▶ [Yönergeler]
1 - Genel Kurul tutanağında Yıldırım Kaya'ya göre betona yatırım yapılırsa kaç öğrenci açık öğretime gitmek zorunda kalır?
2 - Genel Kurul tutanağını son satırından sonrasıyla devam ettirin.

▶ [Belge]

==================================================

YILDIRIM KAYA (Devamla) - Terbiyesiz, sus, otur yerine! Otur yerine! Konuşma! Konuşma! Terbiyesiz!
Evet, işte, beyinlere...
BAŞKAN - Sayın Milletvekili, Genel Kurula hitap edin.
YILDIRIM KAYA (Devamla) - Ben Genel Kurula hitap ediyorum, zamanımı lütfen ekleyin.
BAŞKAN - Bir dakika, bir dakika... Bir dakika Sayın Milletvekili, bir dakika...
YILDIRIM KAYA (Devamla) - İşte, betona yatırım yaparsanız...
RECEP AKDAĞ (Erzurum) - Beyefendi, milletvekili gibi konuş.
BAŞKAN - Sayın Milletvekili... Sayın Milletvekili...
YILDIRIM KAYA (Devamla) - ...600 bin öğrenci açık öğretimlere gitmek zorunda kalır. Betona yatırım yapmayacaksınız, insana yatırım yapacaksınız. (CHP sıralarından alkışlar)

==================================================

▶ [Veri Kümesi Kayıtları]
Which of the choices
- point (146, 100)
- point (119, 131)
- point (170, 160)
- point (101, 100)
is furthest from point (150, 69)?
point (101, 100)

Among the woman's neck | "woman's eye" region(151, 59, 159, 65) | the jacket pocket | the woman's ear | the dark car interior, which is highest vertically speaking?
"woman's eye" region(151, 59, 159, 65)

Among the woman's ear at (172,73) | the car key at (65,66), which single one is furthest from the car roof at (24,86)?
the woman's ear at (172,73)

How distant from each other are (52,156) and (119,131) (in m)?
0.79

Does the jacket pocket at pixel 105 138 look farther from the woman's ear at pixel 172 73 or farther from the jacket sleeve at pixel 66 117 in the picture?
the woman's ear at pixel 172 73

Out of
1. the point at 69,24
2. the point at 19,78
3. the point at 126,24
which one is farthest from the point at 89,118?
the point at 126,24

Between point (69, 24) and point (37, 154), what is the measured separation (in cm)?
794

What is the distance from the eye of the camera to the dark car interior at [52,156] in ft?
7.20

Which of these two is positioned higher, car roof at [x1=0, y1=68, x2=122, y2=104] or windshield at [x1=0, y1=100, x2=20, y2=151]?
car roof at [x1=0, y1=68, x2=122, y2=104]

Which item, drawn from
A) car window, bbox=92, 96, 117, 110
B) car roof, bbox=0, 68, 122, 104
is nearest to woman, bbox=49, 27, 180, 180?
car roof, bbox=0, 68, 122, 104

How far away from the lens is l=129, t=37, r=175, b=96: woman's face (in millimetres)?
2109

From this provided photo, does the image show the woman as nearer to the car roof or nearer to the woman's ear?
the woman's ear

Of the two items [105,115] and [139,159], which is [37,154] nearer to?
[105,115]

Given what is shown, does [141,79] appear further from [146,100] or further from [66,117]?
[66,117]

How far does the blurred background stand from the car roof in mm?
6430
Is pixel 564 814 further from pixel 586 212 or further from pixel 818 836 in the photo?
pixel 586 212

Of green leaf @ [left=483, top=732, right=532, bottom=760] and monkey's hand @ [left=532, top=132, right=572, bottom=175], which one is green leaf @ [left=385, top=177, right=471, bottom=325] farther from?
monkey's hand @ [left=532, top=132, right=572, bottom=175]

==================================================

▶ [Görev Yanıtları]
1 - 600 bin öğrenci.

2 -
4+4+4'ü getirdiniz, kız çocukları okulsuz kaldı. Eğer burada vekil sayısının kadınlarda artmasını istiyorsanız... Ortaokulu bitirenlerin sayısı ne kadar çoğalırsa ekonomideki geriye gidiş o kadar azalacaktır. Bunu görün, bunu kafanıza yerleştirin. Eğitimde kalite dibe vurdu. Eğitimdeki kaliteye göre 145 ülke içerisinden 105'inci sıradayız. PISA'yı belki "pizza" olarak algılayabilirsiniz ama PISA'da 75 ülke içerisinde 50'nci sıradayız. Ulusal düzey yok oldu gitti. Bir an önce parasız, kaliteli, erişilebilir, bölgesel farklılıkların olmadığı bir eğitim sistemine, laik, demokratik, bilimsel bir eğitim sistemine geçilebilir, geçmek için biz hazırız. Bunun için her türlü katkıyı veririz ama siz laiklikle, bilimsellikle, çağdaşlıkla 21'inci yüzyılın dünyasında Türkiye'yi yarıştırmak istemiyorsunuz ama size rağmen bu yarış gerçekleşecek, bu ülke dünyada yarışılamayacak ülke hâline gelecek.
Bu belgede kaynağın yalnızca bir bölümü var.